Reporters Without Borders notes the release on bail, on 2 March 2006, of Alok Tomar, editor of the Hindi-language magazine Shabdarth. He had to pay 50,000 rupees (943 euros) and provide a personal surety. He was arrested on 23 February after publishing one of the Danish cartoons of the prophet Mohammed.
A daily suspended in Malaysia for reprinting cartoons
The minister for internal security on 25 February 2006 issued a statement announcing a two-week suspension of the daily Berita Petang Sarawak for publishing a caricature of the Prophet Mohammed, making it the third paper in Malaysia to be suspended for reprinting the Danish cartoons.
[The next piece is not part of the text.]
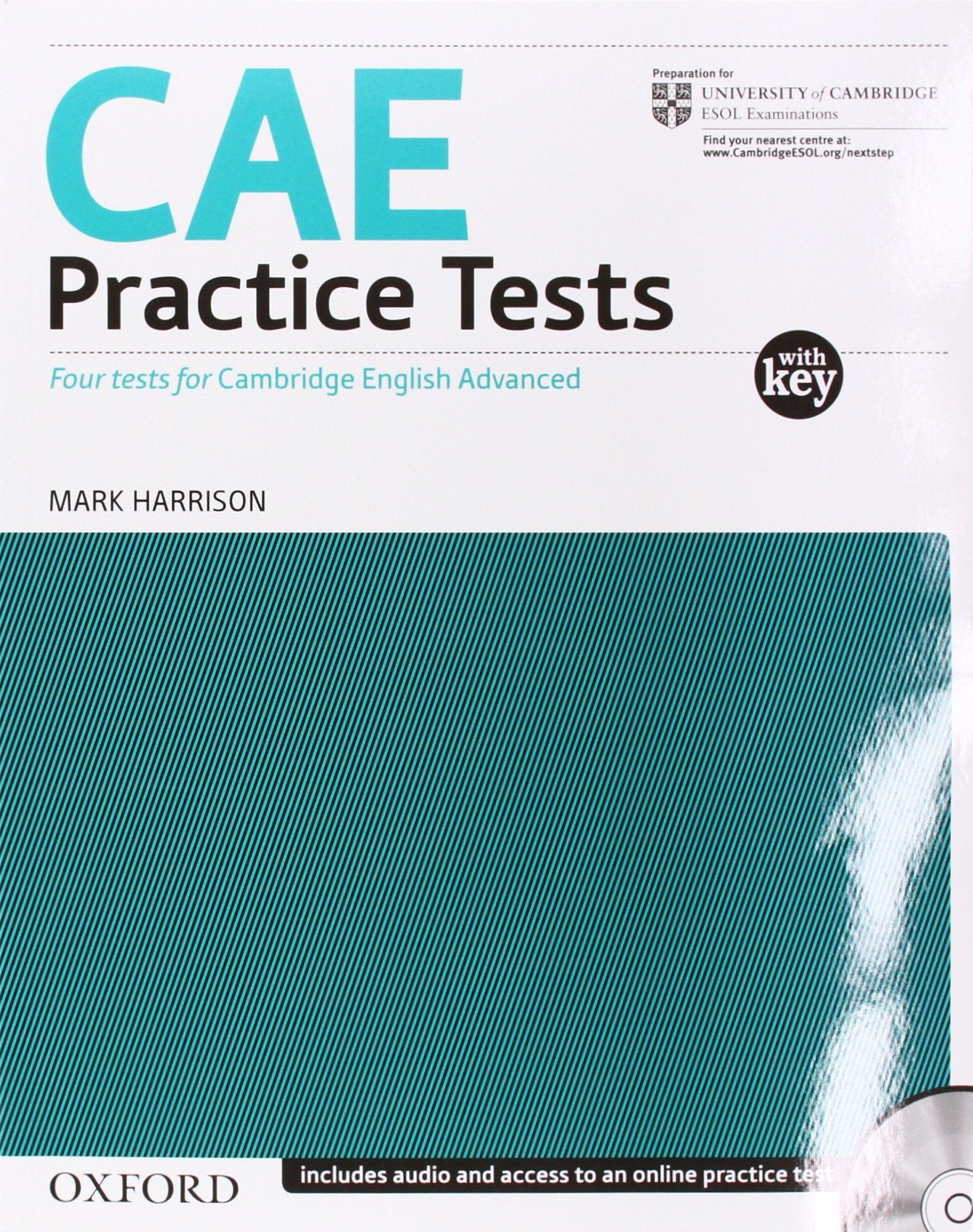 CAE Practice Tests w/Key and Audio Cds Pack,Used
The newspaper, which cannot reappear until 11 March, is accused of publishing one of the cartoons in its 4 February edition, illustrating an article headlined, “We are ready for the Jihad” The publication contravenes the 1984 press and publications law, the authorities said.
The two other suspended papers are the Sarawak Tribune and the Guangming Daily.
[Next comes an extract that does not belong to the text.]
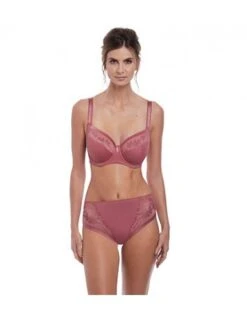 Slip Classique ILLUSION - Fantasie Rose -Ma Boîte à Dessous Soldes accueil slip classique illusion fantasie rose 1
Indian magazine editor arrested for publishing one of the cartoons
Police in New Delhi arrested Alok Tomar, editor of the Hindi-language magazine Shabdarth on 23 February for publishing one of the cartoons of the prophet that were first printed in Denmark. They also seized hundreds of copies of the magazine. The journalist’s colleagues said that the cartoon had been used to illustrate an article that called on the press not to publish articles and caricatures that were offensive to believers.
Editor sacked in Indonesia for reprinting Mohammed cartoons
David Da Silva, editor of the Christian magazine Gloria, in Surabaya (Java), has been dismissed for reprinting the controversial 12 cartoons of the prophet Mohammed. "As soon as we learned they were in the magazine, we withdrew 8,000 copies from sale," said a management spokesman. "Unfortunately, some had already been bought and sparked strong reaction." Several demonstrations have been
staged in front of the magazine’s offices. Police have questioned Da Silva.
Another daily newspaper suspended for publishing a photo of the cartoons
The government has suspended the evening edition of Chinese-language daily Guangming for two weeks after it published a photograph showing the cartoons of the Prophet Mohammed. The newspaper is banned from appearing from 16 February to 1st March. According to the website Malaysiakini, the newspaper on 3 February published a photo from Agence France-Presse in its evening edition for the north of the country, showing someone reading a newspaper containing a reproduction of the cartoons. The daily’s management withdrew all copies from sale. The suspension order was made by the head of government who is also minister for internal security.
Prophet cartoons: Censorship in Malaysia, Indonesia, Algeria and Yemen
Reporters Without Borders today deplored the Malaysian government’s decision to suspend the Sarawak Tribune daily newspaper’s publishing licence for reprinting the controversial caricatures of the Prophet Mohammed in its 4 February issue. A tabloid in Indonesia was seized by authorities for the same reason.
“This measure is excessive, especially as the newspaper in no way intended to be provocative and reprinted the cartoons simply to complement its news coverage,” Reporters Without Borders said. “The entire staff do not deserve to be punished like this. Although some of these cartoons may be found repulsive, press freedom is once against threatened in this case.”
It was Prime Minister Abdullah Ahmad Badawi who yesterday ordered the suspension of the Sarawak Tribune’s licence until further notice. The newspaper is based in the eastern province of Sarawak (on the island of Borneo). The New Straits Times newspaper said the entire cabinet shared Badawi’s view that reprinting the “humiliating caricatures” was offensive and required a stern reaction from the government.
Badawi, who is also internal security minister and the current chairman of the Organisation of the Islamic Conference, said reprinting the cartoons was “irresponsible and inhuman” for Muslims and gave a negative image of his country. Representatives of the ministry of internal security and information refused to give the foreign press any comment.
“We foresaw this reaction from the government and we will suspend publication as soon as we are ordered to,” Polit Hamzah of the Sarawak Press Newspaper Group told the Associated Press. The group, which owns the daily, apologised for the decision to publish the cartoons in order to illustrate a report about the ongoing demonstrations in the Muslim world.
The editor present when the decision was taken, Lester Melanyi, a non-Muslim, was interrogated for two hours by the police, who are still investigating to see if a crime was committed. Melanyi resigned a few hours later.
Meanwhile, the authorities in neighboring Indonesia ordered the withdrawal from sale of 3,000 copies of Peta, a tabloid weekly, in which the caricatures had also been reprinted. The police chief said he intended to prosecute the newspaper for “blasphemy.”
Two weeklies, Yemen Observer and Al-Raï Al-Aam, were suspended in Yemen for reprinting the caricatures on 4 and 7 February respectively, while TV journalists were dismissed for screening them in Algeria.